[Tutor] Fwd: Difference between types
eryksun
eryksun at gmail.com
Sun May 26 06:39:36 CEST 2013
On Fri, May 24, 2013 at 2:53 PM, Albert-Jan Roskam <fomcl at yahoo.com> wrote:
> Why do I need to use a trailing comma to create a singleton
> tuple? Without a comma it seems to mean "parenthesized single
> object", ie the parentheses are basically not there.
Here are some technical notes and references to augment the other
answers. I think this is on topic in this thread. Even though the
title is "Difference between types", I think Citizen Kant is mostly
concerned with tokenizing and parsing source code.

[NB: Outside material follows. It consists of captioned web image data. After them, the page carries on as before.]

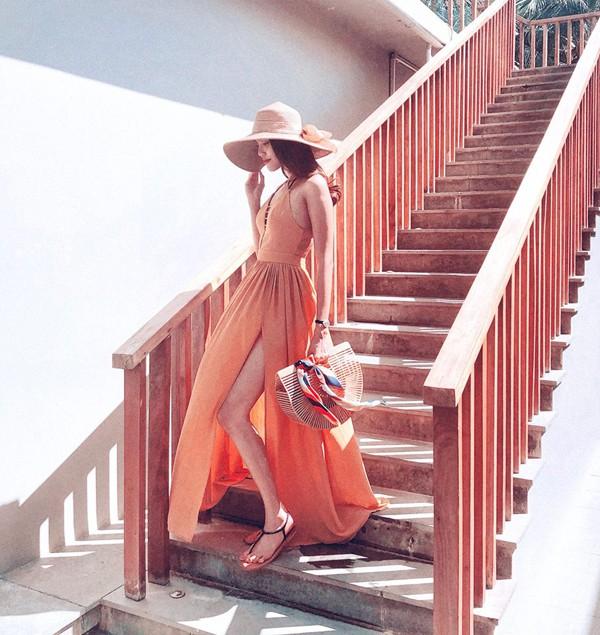 Style thời trang sang chảnh của người đẹp khiến fan trẻ yêu thích.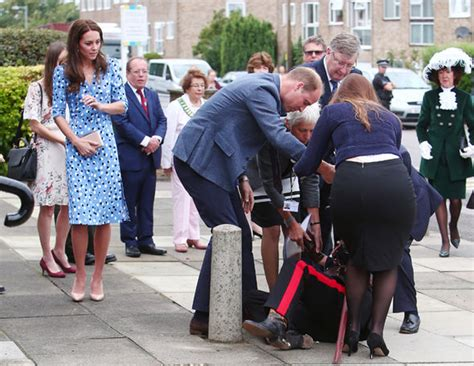 duchess of cambridge kate middleton duchess of cambridge rushes to aid as lord falls as she flashes thigh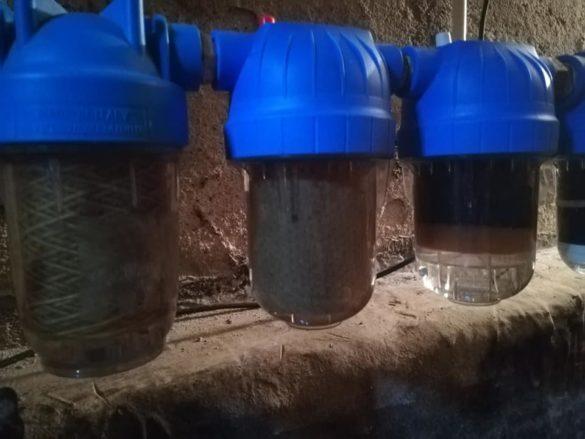 """Cum arată filtrele montate recent pe o rețea de alimentare cu apă din Arad: """"Oare ce plătim Companiei de Apă și Canal?"""" (FOTO)"""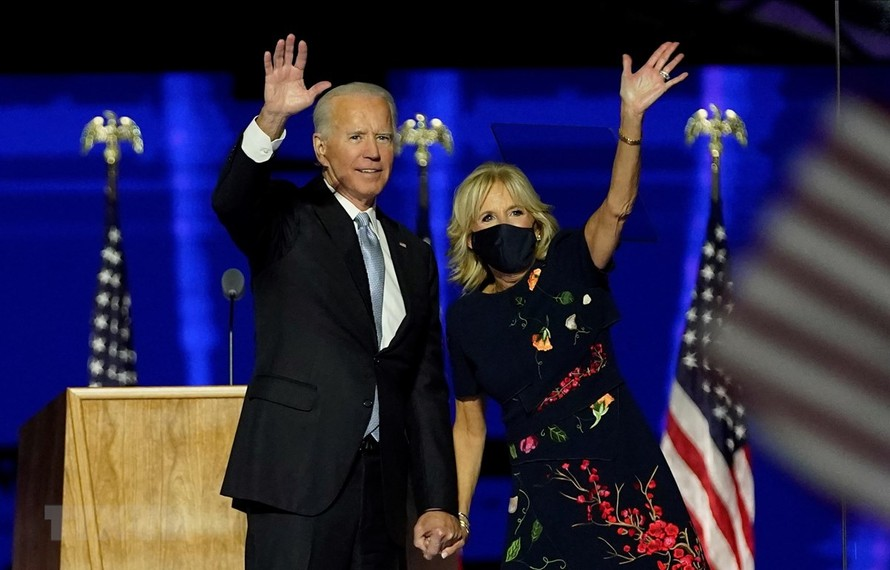 Ông Joe Biden và vợ vẫy chào những người ủng hộ tại Wilmington, bang Delaware, Mỹ, ngày 7/11/2020. (Ảnh: AFP)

Python 3.3's grammar definition:
http://hg.python.org/cpython/file/3.3/Grammar/Grammar
Here's an incomplete subset:
power: atom trailer* ['**' factor]
factor: ('+'|'-'|'~') factor | power
term: factor (('*'|'/'|'%'|'//') factor)*
arith_expr: term (('+'|'-') term)*
shift_expr: arith_expr (('<<'|'>>') arith_expr)*
and_expr: shift_expr ('&' shift_expr)*
xor_expr: and_expr ('^' and_expr)*
expr: xor_expr ('|' xor_expr)*
star_expr: '*' expr
comp_op:
'<'|'>'|'=='|'>='|'<='|'<>'|'!='|
'in'|'not' 'in'|'is'|'is' 'not'
comparison: expr (comp_op expr)*
not_test: 'not' not_test | comparison
and_test: not_test ('and' not_test)*
or_test: and_test ('or' and_test)*
test:
or_test ['if' or_test 'else' test] | lambdef
testlist:
test (',' test)* [',']
exprlist:
(expr|star_expr) (',' (expr|star_expr))* [',']
testlist_comp:
(test|star_expr) (
comp_for | (',' (test|star_expr))* [','] )
atom:
('(' [yield_expr|testlist_comp] ')' |
'[' [testlist_comp] ']' |
'{' [dictorsetmaker] '}' |
NAME | NUMBER | STRING+ |
'...' | 'None' | 'True' | 'False')
augassign:
('+=' | '-=' | '*=' | '/=' | '%=' |
'&=' | '|=' | '^=' | '<<=' | '>>=' |
'**=' | '//=')
testlist_star_expr:
(test|star_expr) (',' (test|star_expr))* [',']
expr_stmt:
testlist_star_expr (
augassign (yield_expr|testlist) |
('=' (yield_expr|testlist_star_expr))*)
pass_stmt: 'pass'
small_stmt:
(expr_stmt | del_stmt | pass_stmt | flow_stmt |
import_stmt | global_stmt | nonlocal_stmt |
assert_stmt)
simple_stmt:
small_stmt (';' small_stmt)* [';'] NEWLINE
suite: simple_stmt | NEWLINE INDENT stmt+ DEDENT
for_stmt:
'for' exprlist 'in' testlist ':' suite ['else' ':' suite]
compound_stmt:
if_stmt | while_stmt | for_stmt | try_stmt |
with_stmt | funcdef | classdef | decorated
stmt:
simple_stmt | compound_stmt
eval_input:
testlist NEWLINE* ENDMARKER
file_input:
(NEWLINE | stmt)* ENDMARKER
single_input:
NEWLINE | simple_stmt | compound_stmt NEWLINE
A possible match for atom is a set of empty parentheses, which defines
an empty tuple. Another match is a testlist_comp in parentheses. In
this case, if there's only one test/star_expr, then a trailing comma
is required to define a tuple.
The final parse tree depends on where you "start". For example, the
interactive shell uses single_input mode, so it looks for either
NEWLINE (i.e. you hit <enter> at a blank prompt), a simple_stmt, or
compound_stmt NEWLINE. If you enter a compound statement such as a
for_stmt, you have to hit enter on an empty line in order to finish
parsing, compile, and execute the statement. Note also that eval('')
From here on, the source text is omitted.